For a better understanding of DNA manipulation, Acetabularia provides us with a pleasingly simple case of development: a single cell, one nucleus and a comparatively uncomplicated structure. But how do we explain the development of a complex multicellular organism? In particular how do we explain the fact that the various cells of the embryo differentiate into distinct types of cell despite the fact that they are all derivatives of one original cell, the fertilized egg? What makes this even more remarkable is the fact that the embryo is effectively sealed off from the outside world. Only respiratory gases pass across the membrane surrounding it and we are forced to conclude that everything required for the formation of a differentiated multicellular embryo is present in the fertilized egg right from the start.
THE ROLE OF THE CYTOPLASM
In genetic engineering or any other form of DNA manipulation there is considerable evidence that, however important the nucleus may be, the cytoplasm also plays a significant part in the process of differentiation. One has only to look at a mature egg to appreciate that the cytoplasm shows considerable differentiation even before fertilization occurs. Mitochondria, RNA, and pigment granules are found towards the metabolically active animal pole, whereas the heavier yolk granules are concentrated towards the more inert vegetal pole. This polarity determines the longitudinal axis of the future embryo, its anterior end lying towards the animal pole and its posterior end towards the vegetal pole.

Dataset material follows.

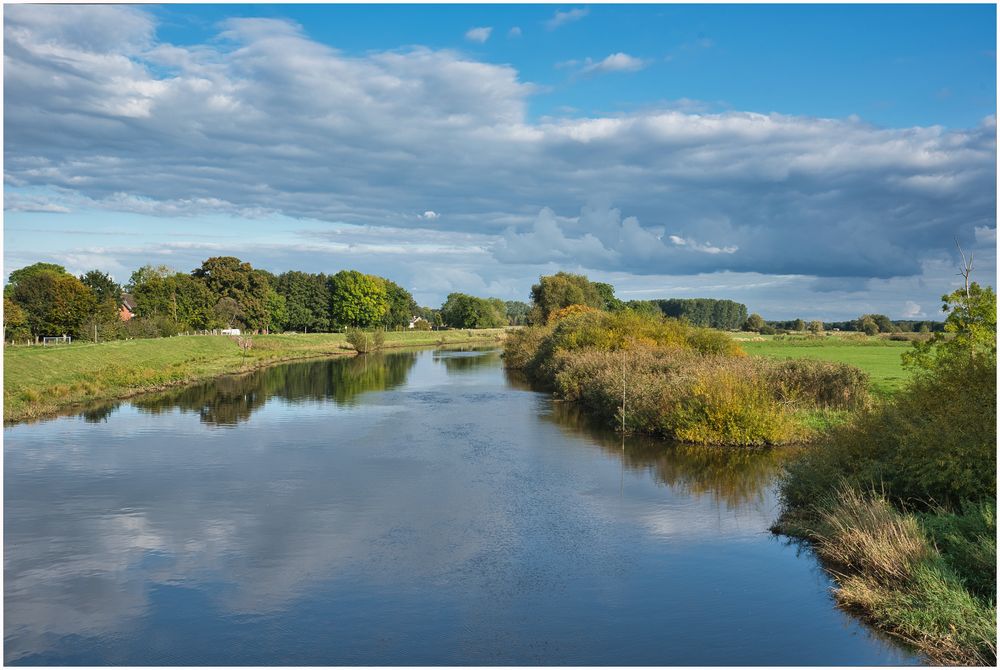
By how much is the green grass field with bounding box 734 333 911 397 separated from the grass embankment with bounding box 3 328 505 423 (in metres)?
33.8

There is also evidence, derived mainly form work on amphibians, that the dorsa-ventral axis of the embryo is established as the result of a redistribution of cytoplasmic granules after fertilization. Such redistribution results in further differentiation that other regions lack. This is borne out by the fact that eggs from which certain regions of the cytoplasm have been removed give rise to incomplete embryos. However, removal of other regions of the cytoplasm has no apparent effect on subsequent development.

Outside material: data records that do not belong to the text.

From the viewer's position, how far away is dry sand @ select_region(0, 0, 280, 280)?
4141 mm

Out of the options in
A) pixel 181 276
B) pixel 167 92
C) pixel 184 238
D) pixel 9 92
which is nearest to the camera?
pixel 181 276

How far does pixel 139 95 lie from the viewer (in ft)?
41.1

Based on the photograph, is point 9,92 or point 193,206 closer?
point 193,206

A particular interesting discovery is that in certain organisms, notably plants and unicells like Paramecium, specific characteristics are determined by genes located not in the nucleus but in the cytoplasm. The genes responsible for this cytoplasmic inheritance are replicating units, though they are not transmitted in a normal Mendelian manner. Little is known about the mode of action of these cytoplasmic genes but their existence suggests that the role of the cytoplasm in determining an organism characteristics may in some cases involve more than merely carrying out instruction received from the nucleus.
This idea has received further support by the discovery that certain cytoplasm organelles, notable mitochondria and chloroplasts, possess their own DNA. These organelles can replicate to form new organelles when the cell divides. However, their formation is not entirely controlled by their own genes: the genes in the nucleus also play a part.

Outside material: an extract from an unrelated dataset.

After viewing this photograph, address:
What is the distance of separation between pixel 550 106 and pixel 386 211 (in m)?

THE FATE OF CELLS IN THE BLASTULA
In chordate embryos the origin of the three germ layers, ectoderm, endoderm and mesoderm, can be traced backed to certain formative cells in the blastula. The way this is done is to mark specific cells of the blastula or gastrula with an intra-vita dye, so-called because the dye is applied to the living cells. The movements of their fate determined. This kind of study was first carried out by the German embryologist W. Vogt who constructed fate maps to illustrate the eventual destiny of the different regions in the wall of the blastula and early gastrula of amphibians. These regions are called presumptive areas and the cells in each area may be expected, under normal conditions, to give rise to predictable tissues in later stages of development. The question we have to answer is whether the fate of a particular area is fixed and unalterable from the start, or dependent on influences arising within the embryo itself as development proceeds. This question has been answered by the novel experimental evidences on DNA manipulation by geneticists.
Originally posted 2019-11-26 00:00:23.